Written exercise
Write out all of the entries exactly, please.

Records from a spatial question set:

====

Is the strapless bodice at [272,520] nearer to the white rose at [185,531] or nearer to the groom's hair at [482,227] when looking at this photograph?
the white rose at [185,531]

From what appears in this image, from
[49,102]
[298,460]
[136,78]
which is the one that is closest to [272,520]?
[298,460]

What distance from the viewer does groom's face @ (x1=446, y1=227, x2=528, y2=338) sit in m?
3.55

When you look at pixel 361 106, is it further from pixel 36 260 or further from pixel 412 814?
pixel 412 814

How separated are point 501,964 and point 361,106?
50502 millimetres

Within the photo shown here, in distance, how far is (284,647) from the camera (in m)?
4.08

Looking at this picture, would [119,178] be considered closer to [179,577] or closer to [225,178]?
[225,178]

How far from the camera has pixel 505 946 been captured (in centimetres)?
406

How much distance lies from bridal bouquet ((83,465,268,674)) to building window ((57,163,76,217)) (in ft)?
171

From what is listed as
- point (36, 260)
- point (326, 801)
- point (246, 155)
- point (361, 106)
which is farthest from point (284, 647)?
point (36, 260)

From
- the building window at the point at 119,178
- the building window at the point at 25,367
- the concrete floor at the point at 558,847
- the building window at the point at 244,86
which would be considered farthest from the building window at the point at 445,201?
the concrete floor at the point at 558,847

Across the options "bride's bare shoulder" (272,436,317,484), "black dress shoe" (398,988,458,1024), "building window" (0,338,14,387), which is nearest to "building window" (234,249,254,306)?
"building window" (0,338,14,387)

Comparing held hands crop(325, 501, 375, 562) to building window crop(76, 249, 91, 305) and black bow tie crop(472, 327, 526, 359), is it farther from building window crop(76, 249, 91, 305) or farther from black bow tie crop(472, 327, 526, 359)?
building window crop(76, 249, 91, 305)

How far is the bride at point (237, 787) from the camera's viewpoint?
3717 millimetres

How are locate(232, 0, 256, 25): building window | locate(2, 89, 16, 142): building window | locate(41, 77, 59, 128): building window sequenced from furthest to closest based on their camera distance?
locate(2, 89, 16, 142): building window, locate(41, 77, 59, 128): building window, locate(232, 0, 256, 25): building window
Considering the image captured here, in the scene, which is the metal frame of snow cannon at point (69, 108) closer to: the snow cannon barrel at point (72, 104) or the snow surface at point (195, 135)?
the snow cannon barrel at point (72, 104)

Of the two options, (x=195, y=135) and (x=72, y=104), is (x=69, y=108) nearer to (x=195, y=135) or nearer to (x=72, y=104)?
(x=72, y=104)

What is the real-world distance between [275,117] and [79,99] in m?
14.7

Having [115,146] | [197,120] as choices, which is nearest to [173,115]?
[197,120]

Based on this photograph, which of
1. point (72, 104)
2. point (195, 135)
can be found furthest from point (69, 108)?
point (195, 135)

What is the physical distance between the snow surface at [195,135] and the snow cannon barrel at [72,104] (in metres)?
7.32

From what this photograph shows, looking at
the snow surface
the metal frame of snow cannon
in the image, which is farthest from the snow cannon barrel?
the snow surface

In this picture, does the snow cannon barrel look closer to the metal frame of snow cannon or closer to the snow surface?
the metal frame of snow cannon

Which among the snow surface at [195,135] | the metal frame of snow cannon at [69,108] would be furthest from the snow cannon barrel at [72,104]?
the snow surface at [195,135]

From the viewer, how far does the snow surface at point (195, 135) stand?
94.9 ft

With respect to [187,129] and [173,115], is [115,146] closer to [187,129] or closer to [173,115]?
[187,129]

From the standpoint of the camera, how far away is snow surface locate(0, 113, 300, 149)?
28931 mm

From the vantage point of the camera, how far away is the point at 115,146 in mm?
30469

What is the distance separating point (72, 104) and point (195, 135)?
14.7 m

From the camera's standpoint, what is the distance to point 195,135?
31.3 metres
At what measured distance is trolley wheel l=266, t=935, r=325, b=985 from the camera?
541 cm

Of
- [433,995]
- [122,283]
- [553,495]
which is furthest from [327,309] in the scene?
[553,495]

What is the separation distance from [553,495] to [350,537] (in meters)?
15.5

====

Correct answer
Is the strapless bodice at [272,520] nearer to the white rose at [185,531] or nearer to the groom's hair at [482,227] when looking at this photograph?
the white rose at [185,531]

From what appears in this image, from
[49,102]
[298,460]
[136,78]
which is the one that is closest to [272,520]?
[298,460]

What distance from the viewer does groom's face @ (x1=446, y1=227, x2=528, y2=338) sit in m?
3.55

When you look at pixel 361 106, is it further from pixel 36 260 or further from pixel 412 814?
pixel 412 814

How separated are point 501,964 and point 361,106?
50502 millimetres

Within the photo shown here, in distance, how far is (284,647) from the camera (in m)?
4.08

Looking at this picture, would [119,178] be considered closer to [179,577] or closer to [225,178]?
[225,178]

How far from the camera has pixel 505 946 been captured (in centimetres)?
406

How much distance lies from bridal bouquet ((83,465,268,674)) to building window ((57,163,76,217)) (in ft)?
171

From what is listed as
- point (36, 260)
- point (326, 801)
- point (246, 155)
- point (361, 106)
which is farthest from point (284, 647)?
point (36, 260)

From
- the building window at the point at 119,178
- the building window at the point at 25,367
- the concrete floor at the point at 558,847
- the building window at the point at 244,86
which would be considered farthest from the building window at the point at 445,201?
the concrete floor at the point at 558,847

Across the options "bride's bare shoulder" (272,436,317,484), "black dress shoe" (398,988,458,1024), "building window" (0,338,14,387), which is nearest to "building window" (234,249,254,306)?
"building window" (0,338,14,387)

Comparing held hands crop(325, 501, 375, 562) to building window crop(76, 249, 91, 305) and black bow tie crop(472, 327, 526, 359), is it farther from building window crop(76, 249, 91, 305) or farther from black bow tie crop(472, 327, 526, 359)?
building window crop(76, 249, 91, 305)

How far is the bride at point (237, 787) from the camera's viewpoint?
3717 millimetres

How are locate(232, 0, 256, 25): building window | locate(2, 89, 16, 142): building window | locate(41, 77, 59, 128): building window sequenced from furthest to closest based on their camera distance?
locate(2, 89, 16, 142): building window, locate(41, 77, 59, 128): building window, locate(232, 0, 256, 25): building window
Considering the image captured here, in the scene, which is the metal frame of snow cannon at point (69, 108) closer to: the snow cannon barrel at point (72, 104) or the snow surface at point (195, 135)?
the snow cannon barrel at point (72, 104)

Of the two options, (x=195, y=135) and (x=72, y=104), is (x=69, y=108) nearer to (x=195, y=135) or nearer to (x=72, y=104)?
(x=72, y=104)

What is the real-world distance between [275,117] and [79,99] in m?
14.7

Having [115,146] | [197,120] as choices, which is nearest to [173,115]?
[197,120]

Based on this photograph, which of
1. point (72, 104)
2. point (195, 135)
can be found furthest from point (69, 108)?
point (195, 135)

What is the physical distance between the snow surface at [195,135] and the snow cannon barrel at [72,104] (in metres)?
7.32

From what this photograph shows, looking at
the snow surface
the metal frame of snow cannon
in the image, which is farthest from the snow cannon barrel?
the snow surface

In this picture, does the snow cannon barrel look closer to the metal frame of snow cannon or closer to the snow surface?
the metal frame of snow cannon

Which among the snow surface at [195,135] | the metal frame of snow cannon at [69,108] would be furthest from the snow cannon barrel at [72,104]?
the snow surface at [195,135]

From the viewer, how far does the snow surface at point (195, 135) stand?
94.9 ft

With respect to [187,129] and [173,115], is [115,146] closer to [187,129] or closer to [173,115]?
[187,129]

From the standpoint of the camera, how far away is snow surface locate(0, 113, 300, 149)?
28931 mm

From the vantage point of the camera, how far away is the point at 115,146 in mm?
30469

What is the distance separating point (72, 104) and point (195, 135)?
14.7 m

From the camera's standpoint, what is the distance to point 195,135?
31.3 metres
At what measured distance is trolley wheel l=266, t=935, r=325, b=985 from the camera?
541 cm

Of
- [433,995]
- [122,283]
- [553,495]
which is furthest from [327,309] in the scene?
[553,495]

What is the separation distance from [553,495] to [350,537] (in meters)?
15.5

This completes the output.